Friday, August 25, 2006

Part 18: A summer of fun tinged with trepidation...

June 1 is the official start of hurricane season. So, naturally, a lot of fear crept into the city's psyche. Even though the world's weather patterns don't have an alarm that rings and says, "Oo...June 1. Time to go to work!" we still feared the date more than usual.

When camp started, I was happy yet sad. I was happy because it is my favorite time of year. I also was going to be the assistant camp director. But I was sad because my beloved travel camp was laid to rest, a late casualty of Katrina. I was going to be stuck in town all summer. And, while I was back at camp, it was the first year I didn't have a group.

As camp director, I had to keep track of attendance, create flyers and notes, generate the camp newsletter, take pictures, spend time with the groups, set up and clean up for our morning breakfast staff meetings, handle discipline problems, set up staff functions, visit each group, keep track of schedules, and chaperone field trips.

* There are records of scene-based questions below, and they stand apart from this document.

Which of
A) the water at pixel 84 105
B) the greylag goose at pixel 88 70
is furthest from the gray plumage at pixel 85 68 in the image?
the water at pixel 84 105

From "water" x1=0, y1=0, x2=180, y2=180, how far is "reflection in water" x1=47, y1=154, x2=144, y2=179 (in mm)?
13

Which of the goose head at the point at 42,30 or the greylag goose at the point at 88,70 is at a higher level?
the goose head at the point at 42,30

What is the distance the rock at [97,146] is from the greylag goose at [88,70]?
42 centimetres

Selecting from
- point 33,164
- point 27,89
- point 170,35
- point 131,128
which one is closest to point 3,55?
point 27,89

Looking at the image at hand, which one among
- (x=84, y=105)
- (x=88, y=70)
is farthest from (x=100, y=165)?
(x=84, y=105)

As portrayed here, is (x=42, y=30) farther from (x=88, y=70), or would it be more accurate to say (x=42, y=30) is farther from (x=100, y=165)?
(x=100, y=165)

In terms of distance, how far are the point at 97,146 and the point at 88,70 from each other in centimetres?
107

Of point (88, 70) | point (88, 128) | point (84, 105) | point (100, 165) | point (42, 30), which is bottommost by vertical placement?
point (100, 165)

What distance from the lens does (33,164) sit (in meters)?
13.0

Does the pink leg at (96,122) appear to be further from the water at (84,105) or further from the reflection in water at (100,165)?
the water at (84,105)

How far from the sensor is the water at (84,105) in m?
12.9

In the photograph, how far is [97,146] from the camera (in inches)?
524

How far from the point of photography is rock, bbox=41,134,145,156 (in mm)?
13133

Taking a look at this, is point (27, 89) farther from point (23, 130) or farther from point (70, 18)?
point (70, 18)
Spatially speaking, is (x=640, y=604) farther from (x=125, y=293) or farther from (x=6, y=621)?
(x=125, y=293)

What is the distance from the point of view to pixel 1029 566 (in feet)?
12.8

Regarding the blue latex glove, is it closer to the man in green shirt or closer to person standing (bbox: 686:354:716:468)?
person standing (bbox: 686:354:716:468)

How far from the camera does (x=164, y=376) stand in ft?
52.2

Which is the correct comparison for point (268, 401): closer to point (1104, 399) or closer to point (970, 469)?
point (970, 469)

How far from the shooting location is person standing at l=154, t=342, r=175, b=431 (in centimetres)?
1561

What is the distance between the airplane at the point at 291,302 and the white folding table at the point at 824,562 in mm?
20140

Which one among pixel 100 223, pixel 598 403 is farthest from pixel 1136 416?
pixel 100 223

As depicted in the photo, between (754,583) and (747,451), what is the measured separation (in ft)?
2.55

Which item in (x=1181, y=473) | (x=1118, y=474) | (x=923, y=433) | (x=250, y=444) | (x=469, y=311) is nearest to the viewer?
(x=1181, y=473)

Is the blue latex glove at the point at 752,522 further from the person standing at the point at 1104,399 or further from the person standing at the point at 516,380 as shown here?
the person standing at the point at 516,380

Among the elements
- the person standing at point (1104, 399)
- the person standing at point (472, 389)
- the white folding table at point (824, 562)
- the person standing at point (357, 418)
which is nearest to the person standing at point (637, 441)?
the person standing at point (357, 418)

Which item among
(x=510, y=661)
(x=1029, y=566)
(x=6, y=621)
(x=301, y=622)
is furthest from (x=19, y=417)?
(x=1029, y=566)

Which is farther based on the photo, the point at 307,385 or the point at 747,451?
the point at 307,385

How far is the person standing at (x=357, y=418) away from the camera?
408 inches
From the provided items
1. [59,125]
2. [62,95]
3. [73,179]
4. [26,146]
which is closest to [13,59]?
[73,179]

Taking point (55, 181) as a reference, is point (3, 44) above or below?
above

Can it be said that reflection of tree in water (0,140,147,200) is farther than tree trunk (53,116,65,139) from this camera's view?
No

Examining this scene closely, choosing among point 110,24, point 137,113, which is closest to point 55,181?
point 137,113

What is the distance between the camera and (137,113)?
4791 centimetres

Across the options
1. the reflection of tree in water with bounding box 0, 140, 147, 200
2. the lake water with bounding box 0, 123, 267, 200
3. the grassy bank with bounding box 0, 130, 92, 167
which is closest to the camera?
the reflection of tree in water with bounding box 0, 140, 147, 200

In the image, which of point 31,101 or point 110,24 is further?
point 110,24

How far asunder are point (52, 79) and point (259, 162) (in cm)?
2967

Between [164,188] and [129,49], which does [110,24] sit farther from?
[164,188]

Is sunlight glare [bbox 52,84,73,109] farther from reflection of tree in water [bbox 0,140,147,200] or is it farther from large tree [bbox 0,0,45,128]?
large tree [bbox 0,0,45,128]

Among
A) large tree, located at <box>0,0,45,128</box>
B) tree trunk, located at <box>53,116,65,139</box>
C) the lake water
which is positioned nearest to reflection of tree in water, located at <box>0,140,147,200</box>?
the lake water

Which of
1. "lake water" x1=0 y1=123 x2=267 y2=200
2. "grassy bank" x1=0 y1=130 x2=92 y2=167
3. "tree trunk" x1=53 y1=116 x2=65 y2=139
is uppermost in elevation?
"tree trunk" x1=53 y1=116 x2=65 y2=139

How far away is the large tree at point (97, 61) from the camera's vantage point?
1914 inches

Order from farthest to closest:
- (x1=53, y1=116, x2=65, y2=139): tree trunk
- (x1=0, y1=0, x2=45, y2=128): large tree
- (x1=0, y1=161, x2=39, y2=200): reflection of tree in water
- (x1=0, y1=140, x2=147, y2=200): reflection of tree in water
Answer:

In July, Pam, the new camp director, who used to be my supervisor for travel camp, asked me to accompany the oldest groups to Houston for their annual trip. However, the Monday before we left, I developed my FOURTH sinus infection since March. I packed and went to work Wednesday morning, and Pam took one look at me before telling me she didn't want me to go. It took a lot of phone calls to the assistant director of the JCC before I was told, one minute before the buses pulled out, that I was to stay back. Pam even drove me home, because my dad brough me to work so that I wouldn't have to leave my car behind all week at work. She wanted me to get in bed and stay there. So I did.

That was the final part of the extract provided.